To address this, I arranged for all my calls to JS code to go through a single call point that would check the function being invoked from Scala code. If the function has one more formal parameter than what’s expected (based on the params I’m passing it), I assume the additional parameter is a callback, and I pass it a special object. Then, if the function doesn’t return anything meaningful (e.g.
undefined), I block the main request thread until the callback has been called, or if a specific timeout expires.
Here’s the code (well, part of it):
Under the hood, Nodyn uses Vert.x for providing event loops usable for async operation (among many other things). So, every time I make a JS call, I arrange for it to happen in a Vert.x event loop. Per design, all subsequent callbacks are invoked in the same event loop (e.g. no parallel execution). So I only have to wait in my main request thread for the result to be available.
Using NPM packages
At this point I started showing this to some coworkers and PS guys (professional services consultants). One of those conveniently had a need to override some stuff based on data retrieved from a SOAP service ಠ_ಠ, and he was willing to beta test my stuff. There are many libs in NPM to call SOAP services, and in the end it boils down to making an HTTP request somewhere. Should be a piece of cake, right? I mean, I did that at least once.
Well, not so fast here cowboy.
As I said previously, Nodyn hasn’t reached a first release yet, and this means there are some rough corners. In particular, it had issues with the request NPM package, which the SOAP library used under the hood. I had to fix a couple of glitches in the Nodyn and DynJS code to get the package to work as expected. I’ve submitted those changes to the maintainers, and the fixes are now merged in the official code.
A more annoying thing was that request seems to access undocumented fields of Node’s HTTP request, which for obvious reason aren’t present in Nodyn’s implementation. For now I worked around this by “enhancing” the Nodyn objects with some stubs (this only when running in my environment, since it’s too ugly for a pull request). Still, I’d like to find a better solution to this. The Nodyn devs are currently rewritting the HTTP stack directly on top of Netty, so I’ll wait a little and then check if there’s something better to do.

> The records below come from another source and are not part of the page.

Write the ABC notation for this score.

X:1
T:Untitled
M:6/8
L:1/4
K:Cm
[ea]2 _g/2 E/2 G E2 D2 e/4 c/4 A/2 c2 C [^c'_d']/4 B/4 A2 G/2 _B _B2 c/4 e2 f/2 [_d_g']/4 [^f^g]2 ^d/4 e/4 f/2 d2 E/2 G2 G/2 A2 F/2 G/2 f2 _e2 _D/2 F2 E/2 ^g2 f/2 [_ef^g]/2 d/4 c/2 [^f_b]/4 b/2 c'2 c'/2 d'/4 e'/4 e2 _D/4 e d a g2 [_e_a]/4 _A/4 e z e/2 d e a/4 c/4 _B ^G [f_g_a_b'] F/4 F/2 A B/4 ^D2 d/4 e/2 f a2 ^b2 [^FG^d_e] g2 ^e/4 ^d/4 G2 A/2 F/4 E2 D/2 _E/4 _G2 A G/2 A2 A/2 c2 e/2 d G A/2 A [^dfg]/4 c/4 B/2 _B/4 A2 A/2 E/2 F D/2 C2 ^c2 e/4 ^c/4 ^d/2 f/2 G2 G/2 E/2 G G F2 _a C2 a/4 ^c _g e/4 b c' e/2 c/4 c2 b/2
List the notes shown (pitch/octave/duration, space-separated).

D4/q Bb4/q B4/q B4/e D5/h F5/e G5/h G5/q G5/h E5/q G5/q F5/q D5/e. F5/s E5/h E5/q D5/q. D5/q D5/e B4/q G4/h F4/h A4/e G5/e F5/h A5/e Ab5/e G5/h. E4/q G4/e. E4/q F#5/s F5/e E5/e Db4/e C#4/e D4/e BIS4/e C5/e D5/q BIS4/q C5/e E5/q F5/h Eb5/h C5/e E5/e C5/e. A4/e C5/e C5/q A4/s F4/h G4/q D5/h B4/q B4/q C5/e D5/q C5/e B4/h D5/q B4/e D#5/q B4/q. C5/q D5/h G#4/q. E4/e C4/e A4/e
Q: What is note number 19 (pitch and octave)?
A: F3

UPDATE: I just learned that the Nodyn devs switched to a different approach for implementing Node’s core APIs. Instead of replicating the user facing APIs with their own implementation, they now only implement the native APIs from which Node’s JS runtime depends. This means they are now using Node’s own JS code as-is, effectively eliminating this family of issues once and for all. Great!
With those changes, I was able to build a client from the service’s WSDL and use it to call some methods. The only problem remaining is performance: the parser that processes the WSDL runs pretty slowly on DynJS. Right now I’m not using the JIT feature of the interpreter, because I had a weird error when I tried it, so that might explain the performance issue.
Of course, I expect other issues to appear with other NPM packages. I’ll try to address those as they come. Still, what’s already working is a pretty interesting addition.